Bei den Parlamentswahlen am 4. Dezember 2011 war überraschenderweise die erst Wochen zuvor gegründete Partei Positives Slowenien (PS) des Bürgermeisters von Ljubljana, Zoran Jankovic, stärkste Kraft geworden. Um eine Mehrheitsfraktion bilden zu können, mussten die Parteien der slowenischen Rechten also ihre Meinungsverschiedenheiten überwinden. Jankovic, in Serbien geboren, aber seit der Unabhängigkeit slowenischer Staatsbürger, ist kein klassischer Politiker.

Lange Zeit war er Chef des slowenischen, auf dem ganzen Balkan aktiven Großhandelsgiganten Mercator. 2006 war er unerwartet zum Bürgermeister von Ljubljana gewählt worden. Mehrfach hat er sich durch mutige Stellungnahmen ausgezeichnet, so zum Beispiel zugunsten der Roma-Gemeinschaft, die unter dem ausgeprägten Rassismus in der slowenischen Gesellschaft leidet. Trotzdem kann man ihn nicht den Linken zuordnen. „Er ist ein Oligarch, der beschlossen hat, in die Politik zu gehen, um seine Interessen zu vertreten“, erklärt Grega Repovz, Chefredakteur der Wochenzeitung Mladina.

Die Gründung von Positives Slowenien soll auch durch einige slowenische Linke gefördert worden sein, vor allem von Milan Kucan, schon in Jugoslawien ein führender Politiker und erster Staatspräsident Sloweniens nach der Unabhängigkeit. Das behaupten zumindest die Anhänger Jansas, der lange Zeit versucht hat, sich als Gegner des überkommenen jugoslawischen „Systems“ darzustellen, das Slowenien angeblich immer noch kontrolliere. Dieses System stütze sich vor allem auf die Direktoren der früheren Staatsunternehmen, den traditionellen Unterstützern der Mitte-links-Regierungen, die das Land von der Unabhängigkeit bis 2004 führten. Diese slowenischen Oligarchen haben sehr von den Privatisierungen profitiert, die zum größten Teil erst nach dem EU-Beitritt erfolgten.

○ ○ ○

▶ **ARBEITSAUFTRAG**
Führe den Text oben über die slowenische Parlamentswahl 2011 und Zoran Jankovic im gleichen Stil weiter, beginnend nach seinem letzten Satz.

○ ○ ○

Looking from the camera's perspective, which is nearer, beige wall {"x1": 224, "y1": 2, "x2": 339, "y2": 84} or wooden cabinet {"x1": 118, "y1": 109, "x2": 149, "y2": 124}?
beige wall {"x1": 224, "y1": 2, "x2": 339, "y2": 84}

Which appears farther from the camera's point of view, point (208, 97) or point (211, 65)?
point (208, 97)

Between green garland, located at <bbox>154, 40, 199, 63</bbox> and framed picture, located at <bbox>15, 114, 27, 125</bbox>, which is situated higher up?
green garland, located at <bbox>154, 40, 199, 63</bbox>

○ ○ ○

▶ **ÜBUNGSERGEBNIS**
Dass die Regierung Jansa seit Anfang des Jahres bröckelte, lag vor allem an einem Bericht der Kommission zur Korruptionsbekämpfung, der enthüllte, dass sowohl Jansa als auch Jankovic jahrelang ihr Einkommen nicht versteuert hatten. Zudem soll Jansa für seine Unterstützung beim Kauf finnischer Panzer durch die slowenische Armee Provisionen erhalten haben.4 Seit Monaten zieht sich der Prozess um diese Affäre hin, ohne dass der Beschuldigte auch nur einmal in Ljubljana vor Gericht erschienen wäre. Wegen der Anschuldigungen gegen Jansa hatten auch Außenminister Karl Erjavec und Gesundheitsminister Tomaz Gantar (beide DeSUS) am 22. Februar die Regierung verlassen.

Jankovic hatte im Januar seinerseits die Konsequenzen aus den Anschuldigungen gegen ihn gezogen und den PS-Vorsitz an seine Parteifreundin Alenka Bratusek abgegeben. Seit dem 27. Februar ist Bratusek, die bei den Wahlen 2011 erstmals ins Parlament eingezogen war, nun Sloweniens neue Ministerpräsidentin. Zuvor hatte die PS ein Misstrauensvotum gegen Jansa beantragt, bei dem 55 der 90 Abgeordneten für seine Absetzung stimmten. Bis zur Bildung einer neuen Regierung bleibt er jedoch geschäftsführend im Amt.

Bereits Jansas erste Regierung zwischen 2004 und 2008 hatte damit begonnen, den Sozialstaat zu demontieren, und damit heftige Reaktionen der Gewerkschaften ausgelöst. „Diesmal wollte er sich mit Brachialgewalt durchsetzen, obwohl er einen Korruptionsprozess am Hals hat“, schimpft der Politikwissenschaftler Darko Strajn. Der Aufstand der Bürger gegen die Korruption, der das Land seit letztem Herbst erschüttert und mit der Mobilisierung der Gewerkschaften zusammenfällt, machte ihm jedoch einen Strich durch die Rechnung.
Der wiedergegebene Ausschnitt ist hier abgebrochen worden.